The layoffs come as a cost-saving and restructuring measure, according to the company. While the company emphasized the pandemic as a cause for the layoffs, Activision Blizzard has laid off more than 800 employees over the last two years despite bringing in massive profits and offering CEO payouts.
Last year, Activision Blizzard, which runs the Call of Duty and Overwatch leagues, pivoted from live traveling events known as “homestands” to a purely online format.
“We learned a lot last year in terms of how the leagues can be structured for online play, and we’ll look to carry forward the best practices from that,” Tony Petitti, Activision Blizzard’s president of sports and entertainment, told Sports Business Journal.

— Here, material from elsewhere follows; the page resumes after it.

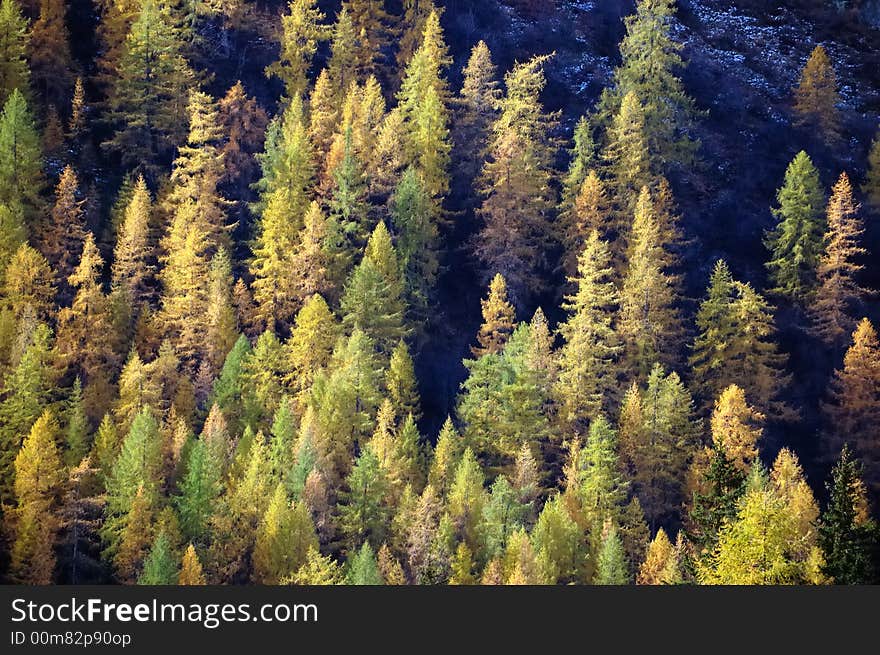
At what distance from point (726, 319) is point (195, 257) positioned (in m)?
31.5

The Overwatch League’s inaugural season started in 2018 and featured live games held at the Blizzard Arena in Burbank, California. Though the first two years of the League were held in a single location, the goal of the Overwatch League was always to bring games to fans in their hometowns.

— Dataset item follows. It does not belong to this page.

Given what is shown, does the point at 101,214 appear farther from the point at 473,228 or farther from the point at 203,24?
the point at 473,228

“When we launched the league, we divided the teams into Atlantic and Pacific Divisions to prepare for this evolution,” the Overwatch League said in a blog announcing the new League format in 2019. When the Call of Duty League began in 2020, it adopted a similar live event model. Yet, both Leagues, in response to the growing coronavirus pandemic, canceled in-person events last year and switched to an online format. That structure continues for the Call of Duty League, which resumed in February, and for the Overwatch League, which will resume on April 23.
Petitti indicated that the layoffs and restructuring does not spell the end for all live events but was not clear on how these Leagues will look beyond 2021. When asked for comment, a Blizzard spokesperson told Kotaku in an email, “There are no planned changes to the Overwatch League model.”

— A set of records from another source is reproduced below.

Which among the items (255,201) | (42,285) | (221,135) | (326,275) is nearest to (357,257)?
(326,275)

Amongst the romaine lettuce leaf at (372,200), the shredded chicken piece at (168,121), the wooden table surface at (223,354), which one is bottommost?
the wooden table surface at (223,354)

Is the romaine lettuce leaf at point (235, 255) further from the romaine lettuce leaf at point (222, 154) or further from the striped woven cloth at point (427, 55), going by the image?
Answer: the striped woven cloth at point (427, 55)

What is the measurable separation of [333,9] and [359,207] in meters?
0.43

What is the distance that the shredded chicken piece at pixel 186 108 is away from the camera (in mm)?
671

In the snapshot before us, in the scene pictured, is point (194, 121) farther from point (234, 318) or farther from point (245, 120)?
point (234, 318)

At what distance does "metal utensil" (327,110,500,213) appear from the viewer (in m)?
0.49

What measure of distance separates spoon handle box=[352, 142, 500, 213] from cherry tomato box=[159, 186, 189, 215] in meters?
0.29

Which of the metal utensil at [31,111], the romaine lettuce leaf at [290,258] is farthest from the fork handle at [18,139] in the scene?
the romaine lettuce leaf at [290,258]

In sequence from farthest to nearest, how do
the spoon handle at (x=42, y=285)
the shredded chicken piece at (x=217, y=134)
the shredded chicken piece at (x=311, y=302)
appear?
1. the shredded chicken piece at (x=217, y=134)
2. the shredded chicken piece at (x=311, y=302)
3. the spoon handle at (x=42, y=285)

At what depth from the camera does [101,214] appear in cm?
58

Whether that means the League has no plans to change its current online model or the former in-person model—once widespread vaccination makes that safe—is unclear.
UPDATE 9 p.m. ET: A report on Bloomberg says that the total number of layoffs today actually “affect less than 2% of the total workforce, or fewer than 190 employees,” with other job losses reported at Candy Crush developers King, which Activision also owns.